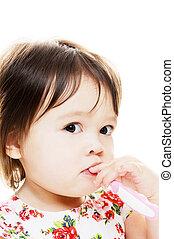 Toddler brushes teeth - Young girl brushing teeth closeup...
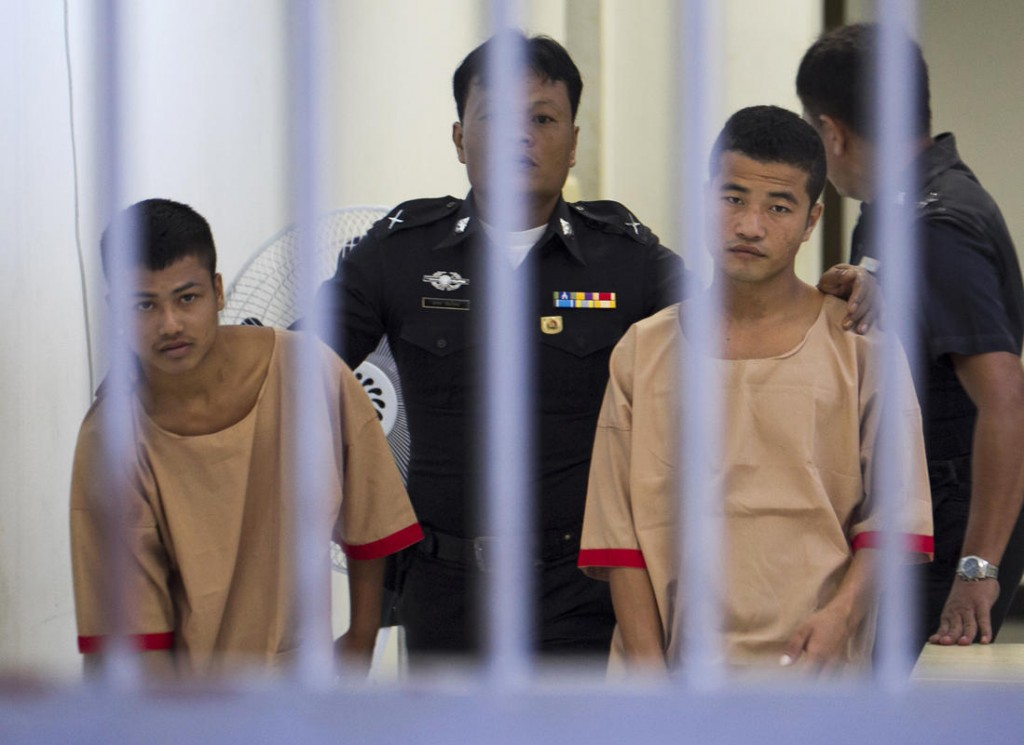 Myanmar migrants Win Zaw Htun, right, and Zaw Lin, left, both 22, are escorted by officials after their guilty verdict at court in Koh Samui, Thailand, Thursday, Dec. 24, 2015. Credit: The Boston Herald/AP Photo/Wason Wanichakorn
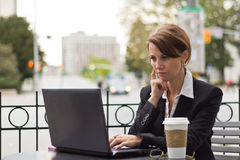 Business woman working on laptop at outdoor coffee shop Royalty Free Stock Image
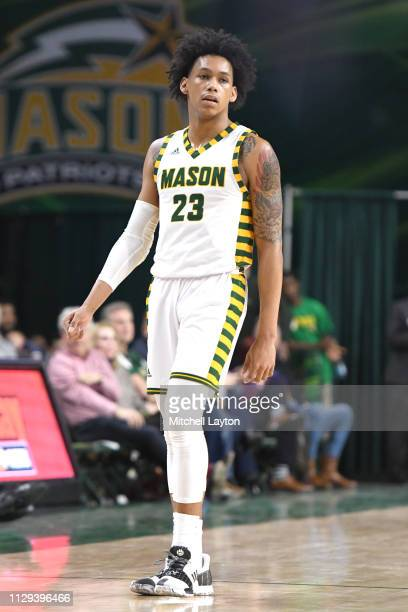 Javon Greene of the George Mason Patriots looks on during a college basketball game against the La Salle Explorers at the Eagle Bank Arena on...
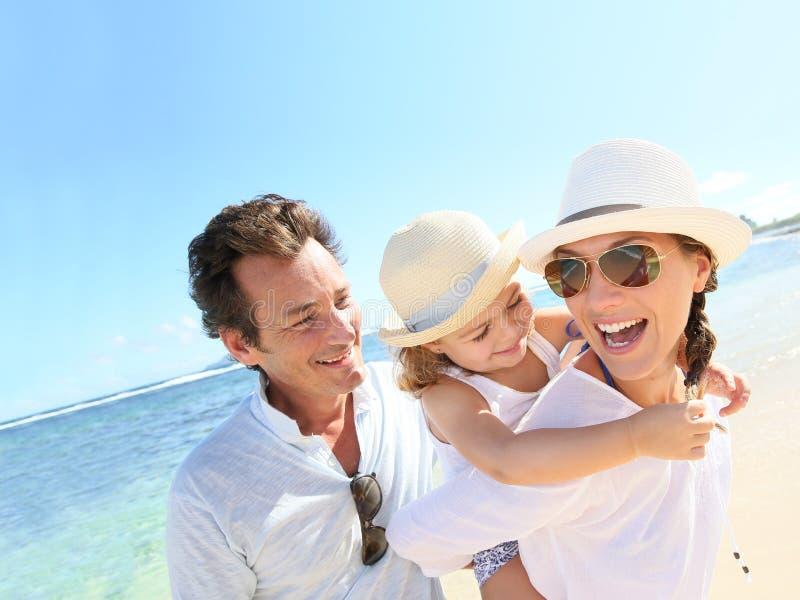 Família nova que aprecia suas férias de verão na praia fotos de stock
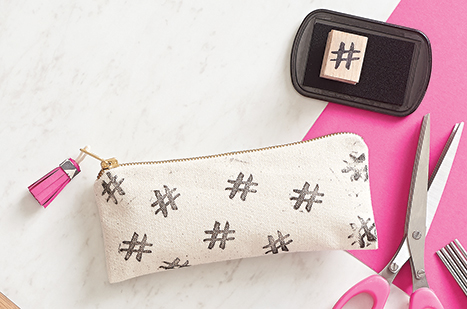 canvas pouch with hashtags stamped on it and a pink tassel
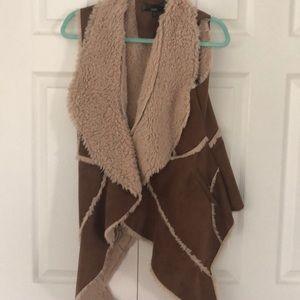 Sheepskin flyaway vest with clip to close
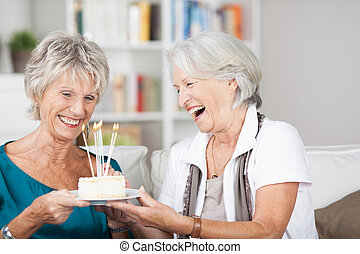 Laughing attractive senior ladies celebrate a birthday holding a plate with a small cake with burning candles as they laugh with enjoyment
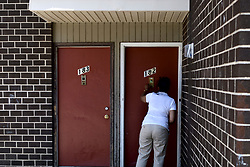 Tanzie Youngblood knocks  doors in an attempt to pursue residents at a low-income housing project to vote in the upcoming Primaries.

* [WHAT THE EXERCISE ASKS]: Could you return the entire listing above verbatim while dropping each picture?

* [FINISHED EXERCISE]:
 Toddler brushes teeth - Young girl brushing teeth closeup...
 Myanmar migrants Win Zaw Htun, right, and Zaw Lin, left, both 22, are escorted by officials after their guilty verdict at court in Koh Samui, Thailand, Thursday, Dec. 24, 2015. Credit: The Boston Herald/AP Photo/Wason Wanichakorn
 Business woman working on laptop at outdoor coffee shop Royalty Free Stock Image
 Javon Greene of the George Mason Patriots looks on during a college basketball game against the La Salle Explorers at the Eagle Bank Arena on...
 Família nova que aprecia suas férias de verão na praia fotos de stock
 canvas pouch with hashtags stamped on it and a pink tassel
 Sheepskin flyaway vest with clip to close
 Laughing attractive senior ladies celebrate a birthday holding a plate with a small cake with burning candles as they laugh with enjoyment
 Tanzie Youngblood knocks  doors in an attempt to pursue residents at a low-income housing project to vote in the upcoming Primaries.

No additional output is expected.